Passage provided Start Marker
If I really wanted to carry everything imaginable just to be prepared for each and every emergency, I'd bring ECMO. It could perch on my dive flag float, maybe. Or I could instead take what I'm likely to need, and improvise from there, and stop fantasizing about being ready to save the day with every imaginable doo dad. Which brings me to...
Israeli battle dressings. These have always struck me as a holy icon carried by people who also have their chest needles, and whatever else they think marks them as a super duper hero. It's Israeli! What could be more badass? OLAES seems like a much better dressing, though, but still overkill for most personal first aid kits. Maybe for a boat. Those prop injuries can be pretty bad.
The thing about narrow tourniquets is this: Imaging using a piano wire to tighten around someone's extremity. Perhaps that might have a more amputative effect, so to speak, than a blood stopping effect. A wide tourniquet like an overinflated blood pressure cuff isn't going to do that kind of damage. So, somewhere in there is a happy medium. Just never, ever, use a tourniquet to stop bleeding from a head wound!
Passage provided End Marker
Exercise objective » Pick up the essay on first aid kit gear after its final sentence and write the next paragraph in the same voice.
Data Start Marker
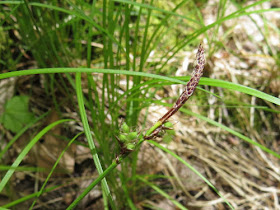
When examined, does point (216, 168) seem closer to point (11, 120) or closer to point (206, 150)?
point (206, 150)

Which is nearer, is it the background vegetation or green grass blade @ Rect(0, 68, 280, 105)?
green grass blade @ Rect(0, 68, 280, 105)

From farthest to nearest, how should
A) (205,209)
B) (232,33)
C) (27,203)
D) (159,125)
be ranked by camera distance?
(232,33) < (205,209) < (27,203) < (159,125)

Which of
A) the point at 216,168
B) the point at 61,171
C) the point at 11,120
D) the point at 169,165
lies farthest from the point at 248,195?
the point at 11,120

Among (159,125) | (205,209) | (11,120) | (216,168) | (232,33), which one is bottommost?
(205,209)

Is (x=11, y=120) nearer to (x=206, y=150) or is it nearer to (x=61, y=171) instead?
(x=61, y=171)

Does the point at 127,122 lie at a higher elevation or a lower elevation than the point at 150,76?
lower

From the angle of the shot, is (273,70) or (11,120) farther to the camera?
(273,70)

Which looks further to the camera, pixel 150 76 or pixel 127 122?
pixel 127 122

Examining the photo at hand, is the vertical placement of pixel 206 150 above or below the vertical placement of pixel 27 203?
above

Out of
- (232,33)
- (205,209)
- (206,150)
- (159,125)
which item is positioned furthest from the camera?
(232,33)

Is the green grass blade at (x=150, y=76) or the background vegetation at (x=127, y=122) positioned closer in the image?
the green grass blade at (x=150, y=76)
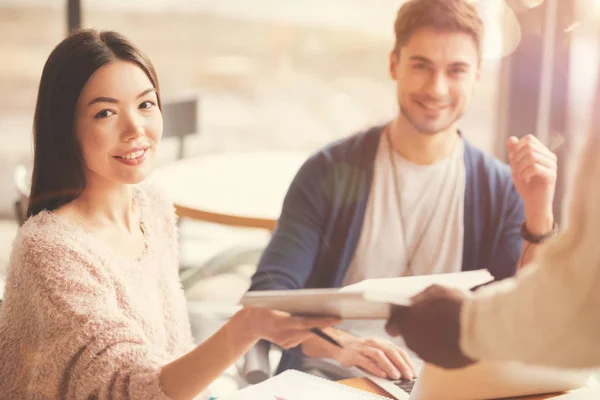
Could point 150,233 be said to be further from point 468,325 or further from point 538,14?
point 538,14

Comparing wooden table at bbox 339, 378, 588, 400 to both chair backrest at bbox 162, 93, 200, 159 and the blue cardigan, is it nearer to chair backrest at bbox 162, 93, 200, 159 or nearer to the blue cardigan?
the blue cardigan

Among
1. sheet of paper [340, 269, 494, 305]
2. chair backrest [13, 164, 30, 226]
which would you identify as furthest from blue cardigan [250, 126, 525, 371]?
chair backrest [13, 164, 30, 226]

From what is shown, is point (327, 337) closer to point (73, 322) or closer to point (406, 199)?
point (406, 199)

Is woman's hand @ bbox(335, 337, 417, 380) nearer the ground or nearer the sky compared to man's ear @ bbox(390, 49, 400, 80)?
nearer the ground

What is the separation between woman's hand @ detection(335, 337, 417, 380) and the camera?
902mm

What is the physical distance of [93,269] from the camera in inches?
29.8

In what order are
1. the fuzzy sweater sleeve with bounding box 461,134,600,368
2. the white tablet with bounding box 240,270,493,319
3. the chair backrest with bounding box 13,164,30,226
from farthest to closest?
the chair backrest with bounding box 13,164,30,226 → the white tablet with bounding box 240,270,493,319 → the fuzzy sweater sleeve with bounding box 461,134,600,368

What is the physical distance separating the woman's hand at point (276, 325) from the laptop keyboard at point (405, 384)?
21 cm

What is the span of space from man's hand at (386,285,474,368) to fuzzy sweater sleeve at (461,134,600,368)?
11mm

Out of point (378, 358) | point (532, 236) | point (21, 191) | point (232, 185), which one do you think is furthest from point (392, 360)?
point (21, 191)

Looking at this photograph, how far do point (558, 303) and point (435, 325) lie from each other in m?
0.10

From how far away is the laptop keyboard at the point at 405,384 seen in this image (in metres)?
0.87

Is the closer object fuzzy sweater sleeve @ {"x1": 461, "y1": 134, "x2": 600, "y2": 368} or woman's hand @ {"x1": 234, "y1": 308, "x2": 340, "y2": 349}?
fuzzy sweater sleeve @ {"x1": 461, "y1": 134, "x2": 600, "y2": 368}

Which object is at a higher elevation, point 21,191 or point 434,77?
point 434,77
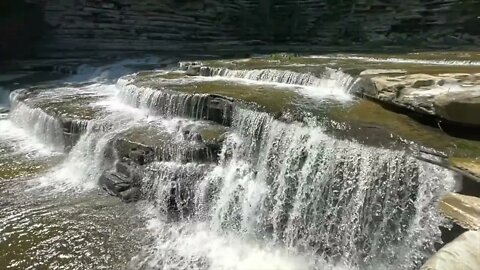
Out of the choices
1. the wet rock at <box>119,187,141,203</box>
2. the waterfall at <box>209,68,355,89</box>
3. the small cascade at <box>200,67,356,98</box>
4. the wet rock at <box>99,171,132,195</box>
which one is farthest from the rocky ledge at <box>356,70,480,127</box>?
the wet rock at <box>99,171,132,195</box>

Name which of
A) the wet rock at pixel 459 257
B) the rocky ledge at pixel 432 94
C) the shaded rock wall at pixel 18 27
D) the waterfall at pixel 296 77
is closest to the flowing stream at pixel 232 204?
the waterfall at pixel 296 77

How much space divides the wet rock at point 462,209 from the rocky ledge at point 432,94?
1556 millimetres

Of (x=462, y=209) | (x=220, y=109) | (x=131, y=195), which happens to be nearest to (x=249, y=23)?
(x=220, y=109)

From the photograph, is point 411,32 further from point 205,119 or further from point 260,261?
point 260,261

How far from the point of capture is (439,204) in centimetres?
452

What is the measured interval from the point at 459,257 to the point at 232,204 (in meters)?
4.02

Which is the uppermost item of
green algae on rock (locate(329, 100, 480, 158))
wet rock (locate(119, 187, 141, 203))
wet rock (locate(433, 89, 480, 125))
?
wet rock (locate(433, 89, 480, 125))

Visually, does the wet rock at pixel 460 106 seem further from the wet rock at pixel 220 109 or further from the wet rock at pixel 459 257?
the wet rock at pixel 220 109

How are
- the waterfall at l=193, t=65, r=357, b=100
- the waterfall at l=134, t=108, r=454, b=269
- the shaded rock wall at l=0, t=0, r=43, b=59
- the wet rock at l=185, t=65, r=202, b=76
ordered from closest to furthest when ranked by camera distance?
the waterfall at l=134, t=108, r=454, b=269
the waterfall at l=193, t=65, r=357, b=100
the wet rock at l=185, t=65, r=202, b=76
the shaded rock wall at l=0, t=0, r=43, b=59

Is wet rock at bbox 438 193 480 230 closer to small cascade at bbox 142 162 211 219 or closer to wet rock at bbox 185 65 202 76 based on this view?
small cascade at bbox 142 162 211 219

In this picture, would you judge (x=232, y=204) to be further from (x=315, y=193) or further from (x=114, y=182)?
(x=114, y=182)

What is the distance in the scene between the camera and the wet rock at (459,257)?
9.53 feet

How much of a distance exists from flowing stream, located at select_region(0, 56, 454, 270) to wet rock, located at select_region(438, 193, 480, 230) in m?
0.36

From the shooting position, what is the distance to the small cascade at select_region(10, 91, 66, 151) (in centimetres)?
948
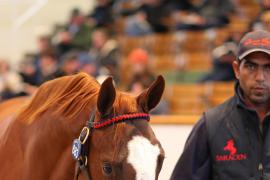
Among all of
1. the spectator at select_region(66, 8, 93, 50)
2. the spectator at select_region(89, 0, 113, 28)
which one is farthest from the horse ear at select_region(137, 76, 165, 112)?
the spectator at select_region(89, 0, 113, 28)

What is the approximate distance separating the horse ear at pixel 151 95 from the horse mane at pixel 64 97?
Answer: 0.91ft

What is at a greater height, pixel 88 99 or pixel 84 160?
pixel 88 99

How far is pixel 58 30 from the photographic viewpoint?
569 inches

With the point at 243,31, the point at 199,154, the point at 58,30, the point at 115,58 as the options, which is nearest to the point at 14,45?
the point at 58,30

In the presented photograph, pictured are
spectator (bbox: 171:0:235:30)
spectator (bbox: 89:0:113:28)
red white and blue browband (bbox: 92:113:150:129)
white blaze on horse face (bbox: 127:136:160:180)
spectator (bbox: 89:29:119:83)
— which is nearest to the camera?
white blaze on horse face (bbox: 127:136:160:180)

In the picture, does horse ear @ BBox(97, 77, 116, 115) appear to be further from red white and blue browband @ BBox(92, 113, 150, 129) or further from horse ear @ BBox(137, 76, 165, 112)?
horse ear @ BBox(137, 76, 165, 112)

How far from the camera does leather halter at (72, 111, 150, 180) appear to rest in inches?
136

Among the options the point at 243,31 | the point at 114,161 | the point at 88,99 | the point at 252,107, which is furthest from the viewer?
the point at 243,31

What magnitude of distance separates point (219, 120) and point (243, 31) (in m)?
5.05

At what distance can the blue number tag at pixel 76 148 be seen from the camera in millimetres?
3473

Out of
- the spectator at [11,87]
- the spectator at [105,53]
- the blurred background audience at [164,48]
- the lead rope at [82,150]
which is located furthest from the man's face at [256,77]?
the spectator at [105,53]

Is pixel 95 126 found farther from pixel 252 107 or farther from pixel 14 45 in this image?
pixel 14 45

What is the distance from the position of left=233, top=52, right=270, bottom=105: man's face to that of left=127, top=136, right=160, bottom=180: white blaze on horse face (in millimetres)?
785

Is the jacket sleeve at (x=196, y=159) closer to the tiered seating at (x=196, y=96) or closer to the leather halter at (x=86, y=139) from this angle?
the leather halter at (x=86, y=139)
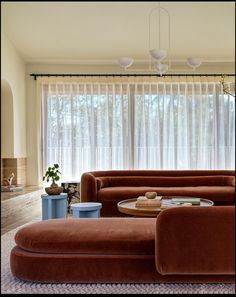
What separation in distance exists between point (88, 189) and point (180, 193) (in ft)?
3.62

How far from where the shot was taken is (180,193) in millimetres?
4109

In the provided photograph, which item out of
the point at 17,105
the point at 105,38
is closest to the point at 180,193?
the point at 105,38

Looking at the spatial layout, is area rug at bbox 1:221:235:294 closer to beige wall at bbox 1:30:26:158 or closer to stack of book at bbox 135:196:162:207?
stack of book at bbox 135:196:162:207

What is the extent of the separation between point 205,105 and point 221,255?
5.16 m

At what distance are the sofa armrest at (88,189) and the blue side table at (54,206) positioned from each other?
29cm

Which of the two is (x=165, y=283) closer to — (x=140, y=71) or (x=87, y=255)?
(x=87, y=255)

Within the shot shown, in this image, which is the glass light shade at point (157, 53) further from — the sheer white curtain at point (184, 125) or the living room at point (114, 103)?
the sheer white curtain at point (184, 125)

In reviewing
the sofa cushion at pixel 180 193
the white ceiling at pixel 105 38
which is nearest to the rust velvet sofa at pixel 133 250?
the sofa cushion at pixel 180 193

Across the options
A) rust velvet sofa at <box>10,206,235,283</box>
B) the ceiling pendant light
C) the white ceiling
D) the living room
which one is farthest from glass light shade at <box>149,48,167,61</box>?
→ rust velvet sofa at <box>10,206,235,283</box>

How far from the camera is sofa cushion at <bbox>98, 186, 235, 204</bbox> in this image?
399cm

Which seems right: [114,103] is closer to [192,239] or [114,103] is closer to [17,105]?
[17,105]

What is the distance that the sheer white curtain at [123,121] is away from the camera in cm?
658

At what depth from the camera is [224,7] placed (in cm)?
134

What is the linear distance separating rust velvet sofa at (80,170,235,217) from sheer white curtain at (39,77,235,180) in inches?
73.8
Data End Marker
Answer to this exercise »
As for that sacred text, the TCCC, those guidelines are not for outside of combat. They do have some aspects that transfer over, but for heavens sake, read the first page! Or the first pages. Those guidelines are not about definitive care. They aren't about the best prehospital care. They aren't about EMS goals at all. They are about one thing, and it says it right at the beginning: how to get the wounded back in the fight as quickly as possible, and how to free up the rest of the warriors to stay in the fight. That's it. The reason to slap on a tourniquet is not because it has been proven to be the best tool for the job (although for rapid, life threatening hemmorage, it probably is), but because a one handed tourniquet is the fastest way to deal with being shot through an extremity, and needing to be able to stop worrying about it, and keep firing as soon as possible. After the fight is over, folks can return to normal medical care.